Signs you are over-feeding silver spurflower

Over-feeding is far more common — and more damaging — than under-feeding for most plants. The classic tells for silver spurflower:

Signs you are under-feeding silver spurflower

If the symptoms point at watering, light or roots rather than nutrition, the full silver spurflower care brief covers soil, humidity and the common problems for this species.

Flushing and leaching the salts

Flush the pot of silver spurflower with plain water until it runs freely from the base every couple of months in the feeding season — it washes out the fertiliser salts that cause brown tips.

Organic vs synthetic feeds for silver spurflower

Organic options

A diluted seaweed or worm-casting feed, or fish emulsion if you can tolerate the smell indoors. UK: Westland or Baby Bio Organic, dilute seaweed; US: Espoma Indoor! or Neptune's Harvest fish & seaweed. Slow, gentle and hard to overdo.

Synthetic / liquid feeds

A general-purpose houseplant liquid at half strength — UK: Baby Bio, Westland Houseplant Feed or Phostrogen; US: Miracle-Gro Indoor Plant Food or Schultz. Convenient and fast-acting; the only risk is overdoing it.

Brand names are examples, not endorsements, and UK and US ranges differ — check the label’s own NPK and dilution rate, since formulations change.

Fertilising silver spurflower — frequently asked questions

What fertiliser does silver spurflower need?

A balanced general houseplant feed (roughly even N-P-K) is exactly right — it is grown for foliage, so steady, moderate nitrogen for healthy leaves is the goal, not a bloom or root formula. Silver Spurflower is an easy, light foliage feeder — a half-strength balanced liquid feed through the growing months keeps it green without forcing weak, sappy growth.

How often should I feed silver spurflower?

Feed every 2–3 weeks in spring and summer with a balanced liquid fertiliser. Excess nitrogen promotes lush green growth at the expense of the distinctive silver colour; a balanced rather than high-nitrogen feed is preferable. Feed every 2–3 weeks in spring and summer with a balanced liquid fertiliser. Excess nitrogen promotes lush green growth at the expense of the distinctive silver colour; a balanced rather than high-nitrogen feed is preferable.
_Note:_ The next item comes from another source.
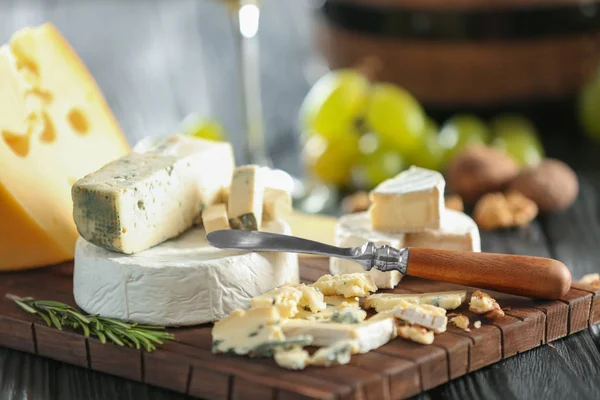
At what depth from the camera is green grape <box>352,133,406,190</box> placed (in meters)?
2.67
Treat that as sparingly through the growing season between spring through early autumn (roughly March to September); ease off in autumn and stop entirely in the low light of winter.
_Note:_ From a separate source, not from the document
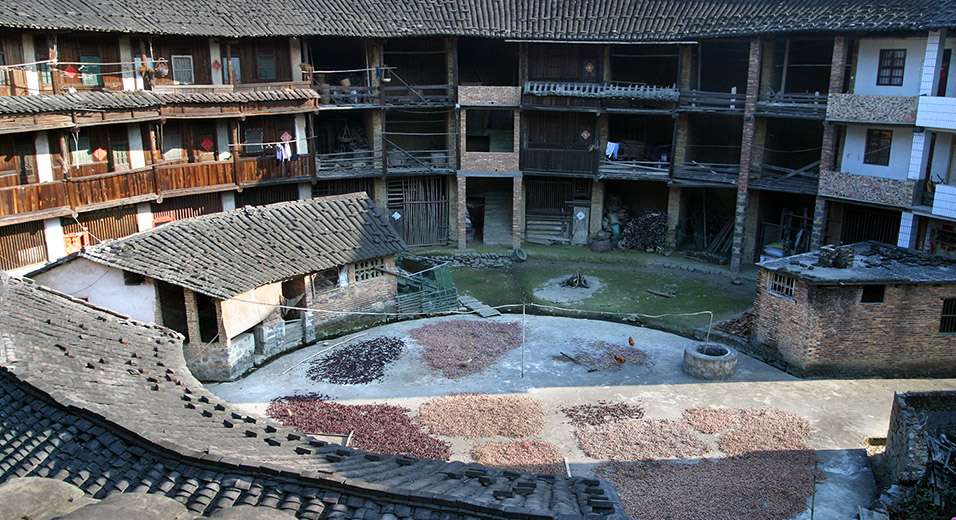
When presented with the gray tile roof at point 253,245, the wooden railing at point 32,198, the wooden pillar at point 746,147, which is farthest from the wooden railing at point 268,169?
the wooden pillar at point 746,147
What strength of feed for silver spurflower?

Half strength is the safe default for silver spurflower — houseplant feeds are formulated strong, and the diluted dose is gentler on the roots while still ample for foliage.

What does over-feeding silver spurflower look like?

Brown, crispy leaf tips and edges with no sign of underwatering. A white, crusty salt deposit on the soil surface or pot rim. Weak, pale, stretched new growth that flops. Lower leaves yellow and drop while the soil is correctly watered. Feeding silver spurflower year-round on a fixed schedule, including dark winter months, is the most common mistake — it cannot use the nutrients in low light and the surplus simply burns the roots and crusts the soil.

Should I flush the soil of silver spurflower?

Flush the pot of silver spurflower with plain water until it runs freely from the base every couple of months in the feeding season — it washes out the fertiliser salts that cause brown tips.